After removing trends, Ed was left with the wiggles. He proposed that we should evaluate our economic theories of business cycles by how well they explain co-movements among the wiggles. When his theory failed to clear the 8ft hurdle of the Olympic high jump, he lowered the bar to 5ft and persuaded us all that leaping over this high school bar was a success.

Keynesians protested. But they did not protest loudly enough and ultimately it became common, even among serious econometricians, to filter their data with the eponymous Hodrick Prescott filter.

Ed’s argument was that business cycles are all about the co-movements that occur among employment, GDP, consumption and investment at frequencies of 4 to 8 years. These movements describe deviations of  a market economy from its natural rate of unemployment that, according to Ed, are caused by the substitution of labor effort of households between times of plenty and times of famine. A recession, according to this theory, is what Modigliani famously referred to as a ‘sudden attack of contagious laziness’.

The Keynesians disagreed. They argued that whatever causes a recession, low employment  persists because of ‘frictions’ that prevent wages and prices from adjusting to their correct levels. The Keynesian view was guided by Samuelson’s neoclassical synthesis which accepted the idea that business cycles are fluctuations around a unique classical steady state.

By accepting the neo-classical synthesis, Keynesian economists had agreed to play by real business cycle rules. They both accepted that the economy is a self-stabilizing system that, left to itself, would gravitate back to the unique natural rate of unemployment. And for this reason, the Keynesians agreed to play by Ed’s rules. They filtered the data and set the bar at the high school level.
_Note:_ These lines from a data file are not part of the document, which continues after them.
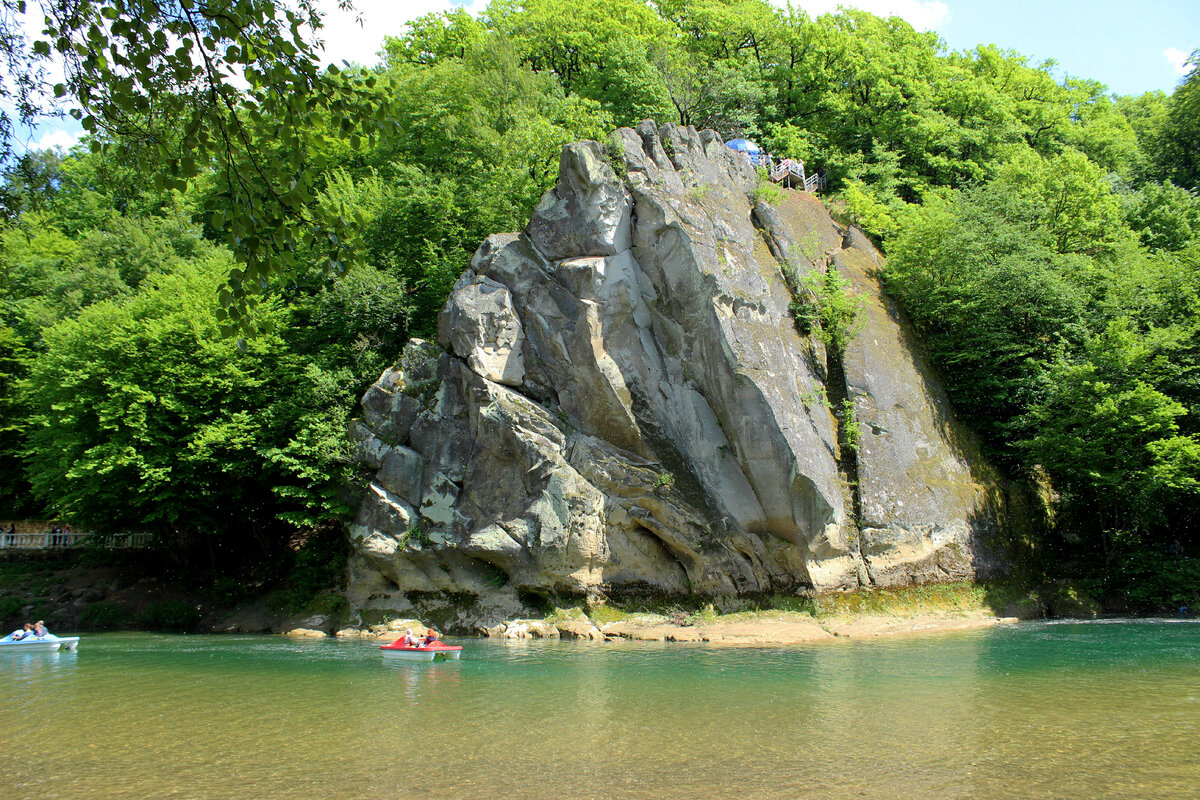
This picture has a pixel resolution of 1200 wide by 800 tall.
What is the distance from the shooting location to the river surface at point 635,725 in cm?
873

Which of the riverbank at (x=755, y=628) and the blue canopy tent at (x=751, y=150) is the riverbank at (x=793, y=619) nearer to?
the riverbank at (x=755, y=628)

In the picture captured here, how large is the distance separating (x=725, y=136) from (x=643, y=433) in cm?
2024

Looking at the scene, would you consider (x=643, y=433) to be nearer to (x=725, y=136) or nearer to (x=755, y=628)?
(x=755, y=628)

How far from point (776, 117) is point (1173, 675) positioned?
3306cm

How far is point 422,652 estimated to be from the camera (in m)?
18.1

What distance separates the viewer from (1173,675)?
534 inches

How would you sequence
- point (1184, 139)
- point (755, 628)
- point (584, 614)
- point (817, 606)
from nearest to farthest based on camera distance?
1. point (755, 628)
2. point (817, 606)
3. point (584, 614)
4. point (1184, 139)

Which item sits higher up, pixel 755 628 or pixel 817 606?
pixel 817 606

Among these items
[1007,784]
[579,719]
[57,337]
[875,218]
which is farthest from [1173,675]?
[57,337]

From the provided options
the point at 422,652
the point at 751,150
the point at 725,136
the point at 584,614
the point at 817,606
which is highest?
the point at 725,136

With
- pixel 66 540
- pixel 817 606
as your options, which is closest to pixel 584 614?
pixel 817 606

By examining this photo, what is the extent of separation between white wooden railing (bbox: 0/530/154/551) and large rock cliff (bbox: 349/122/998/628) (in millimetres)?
13640

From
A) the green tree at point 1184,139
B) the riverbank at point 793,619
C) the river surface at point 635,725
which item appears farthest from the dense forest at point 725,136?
the river surface at point 635,725

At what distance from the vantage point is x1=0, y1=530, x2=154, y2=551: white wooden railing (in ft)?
106
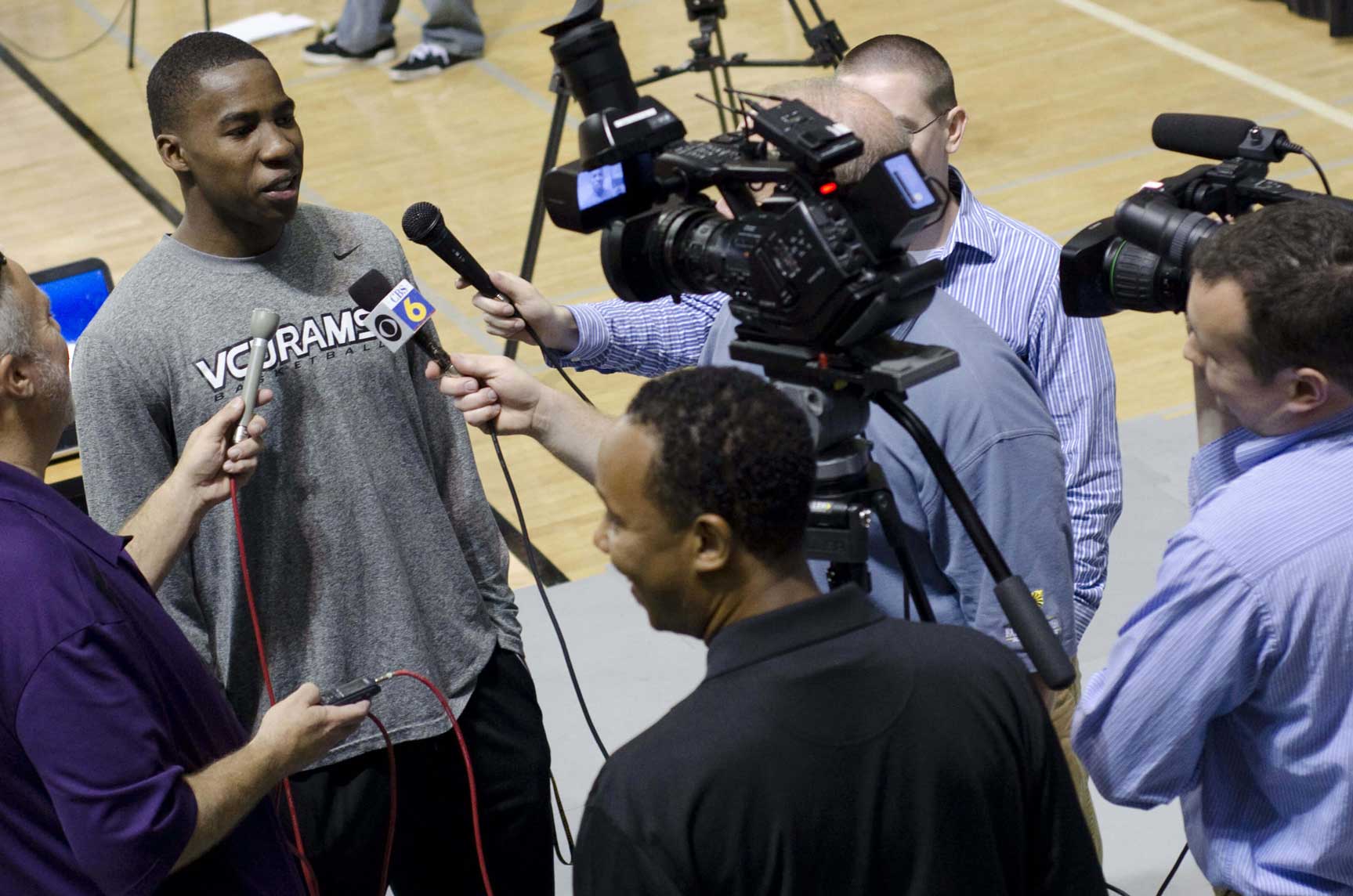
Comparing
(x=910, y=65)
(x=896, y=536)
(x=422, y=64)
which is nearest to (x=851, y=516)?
(x=896, y=536)

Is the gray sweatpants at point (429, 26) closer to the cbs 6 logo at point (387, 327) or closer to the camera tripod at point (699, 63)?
the camera tripod at point (699, 63)

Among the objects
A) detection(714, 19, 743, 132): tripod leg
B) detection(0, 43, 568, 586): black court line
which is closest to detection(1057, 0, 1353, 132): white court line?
detection(714, 19, 743, 132): tripod leg

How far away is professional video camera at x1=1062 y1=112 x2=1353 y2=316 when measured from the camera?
1.92 m

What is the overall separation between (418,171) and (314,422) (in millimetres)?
4893

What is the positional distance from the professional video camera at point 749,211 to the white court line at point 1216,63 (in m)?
5.27

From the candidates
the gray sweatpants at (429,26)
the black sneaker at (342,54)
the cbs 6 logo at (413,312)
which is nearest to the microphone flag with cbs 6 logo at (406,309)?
the cbs 6 logo at (413,312)

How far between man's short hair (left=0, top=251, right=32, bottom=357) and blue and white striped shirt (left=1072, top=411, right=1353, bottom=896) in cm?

Keynesian economics is not about the wiggles. It is about permanent long-run shifts in the equilibrium unemployment rate caused by changes in the animal spirits of participants in the asset markets. By filtering the data, we remove the possibility of evaluating a model which predicts that shifts in aggregate demand cause permanent shifts in unemployment. We have given up the game before it starts by allowing the other side to shift the goal posts.

We don't have to play by Ed's rules. We can use the methods developed by Rob Engle and Clive Granger as Giovanni Nicolò and I have done here. Once we allow aggregate demand to influence permanently the unemployment rate, the data do not look kindly on either real business cycle models or on the new-Keynesian approach. It's time to get serious about macroeconomic science and put back the Olympic bar.